Passage for review section start

Weil introduces the central theme of her essay in the first three sentences:

The true hero, the true subject, the centre of the Iliad, is force. Force employed by man, force that enslaves man, force before which man's flesh shrinks away. In this work, at all times, the human spirit is shown as modified by its relations with force, as swept away, blinded, by the very force it imagined it could handle, as deformed by the weight of the force it submits to.

She proceeds to define force as that which turns anyone subjected to it into a thing – at worst, into a corpse. Weil discusses the emotional and psychological violence one suffers if forced to submit to force even when not physically hurt, holding up the slave and the supplicant as examples. She goes on to say force is dangerous not just to the victim, but to whoever controls it, as it intoxicates, partly by numbing the senses of reason and pity. Force thus can turn even its possessor into a thing – an unthinking automaton driven by rage or lust. The essay relates how the Iliad suggests that no one truly controls force; as everyone in the poem, even the mighty Achilles and Agamemnon, suffer at least briefly when the force of events turns against them. Weil says only by using force in moderation can one escape its ill effects, but that the restraint to do this is very rarely found, and is only a means of temporary escape from force's inevitable heft.

The author offers a number of reasons why she considers the Iliad to be a work unsurpassed in the Western canon. She admires its honesty in describing the realities of war. She relates how the poem covers all the different types of human love – the love between parents and children, fraternal love, the love between comrades and erotic love – though the moments when love directly appears in the poem are very brief and act as counter points to the otherwise unrelenting tragedy and violence. Yet in the last few pages of her essay Weil states that the influence of love is always at work in the epic, in the ever present bitter tone that "proceeds from tenderness":
"Justice and love, which have hardly any place in this study of extremes and of unjust acts of violence, nevertheless bathe the work in their light without ever becoming noticeable themselves, except as a kind of accent."

At the end of her essay Weil discusses the sense of equity in which the suffering of combatants from both sides, Trojan and Greek, of whatever rank or degree of heroism, are treated in the same bitter and unscornful way. Weil says this degree of equity was never equalled in any other Western work, though to some degree it was transmitted via the Attic tragedies, especially those of Aeschylus and Sophocles, to the Gospels. But since the Gospels Weil finds that very few authors have begun to approach this sense of universal compassion, though she picks out Shakespeare, Villon, Molière, Cervantes and Racine as coming nearer than most in some of their work.

==Reception==
The New York Review of Books says the essay is one of Weil's most celebrated works. The Atlantic Monthly has written that, along with Rachel Bespaloff's On the Iliad, Weil's essay "remains the twentieth century's most beloved, tortured, and profound responses to the world's greatest and most disturbing poem."

Simone Petrement, a friend of Weil, wrote that the essay showed a new light in which the Iliad could be viewed. Whereas previously the Iliad had often been regarded as a stirring tale of heroic deeds, after the essay it could be seen as an accurate and compassionate depiction of how both victors and victims are harmed by the use of force. The essay contains several extracts from the epic which Weil translated herself from the original Greek; Petrement records how Weil took over half an hour per line, succeeding in capturing the sense of sympathy and compassion that pervades Homer's work better than any previous translator.

Elizabeth Hardwick described the essay as "one of the most moving and original literary essays ever written."
The title of the first chapter of Piero Boitani's A New Sublime: Ten Timeless Lessons on the Classics, "The Poem of Strength and Pity," echoes the title of Weil's essay, reflecting the lasting influence of her ideas in the contemporary scene.

Passage for review section end

Exercise prompt:
In the passage on Weil's essay about the Iliad, which authors does Weil single out as coming nearer than most to the Iliad's sense of universal compassion since the Gospels?

Information provided section start

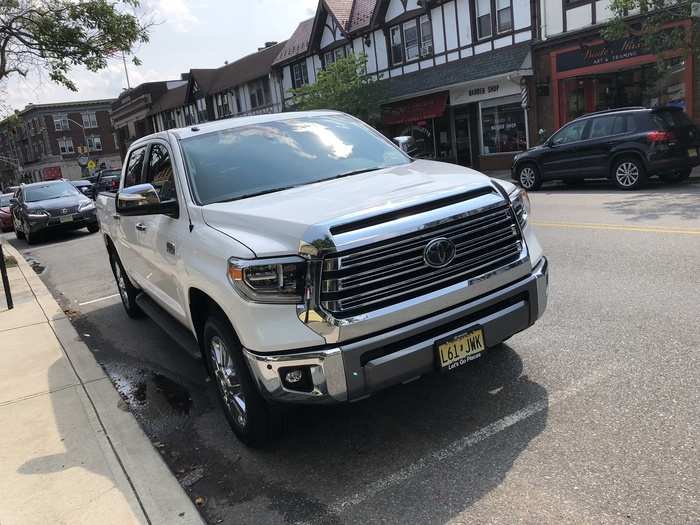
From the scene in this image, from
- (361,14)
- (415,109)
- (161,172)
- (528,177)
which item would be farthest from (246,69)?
(161,172)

Information provided section end

Written answer:
Shakespeare, Villon, Molière, Cervantes, Racine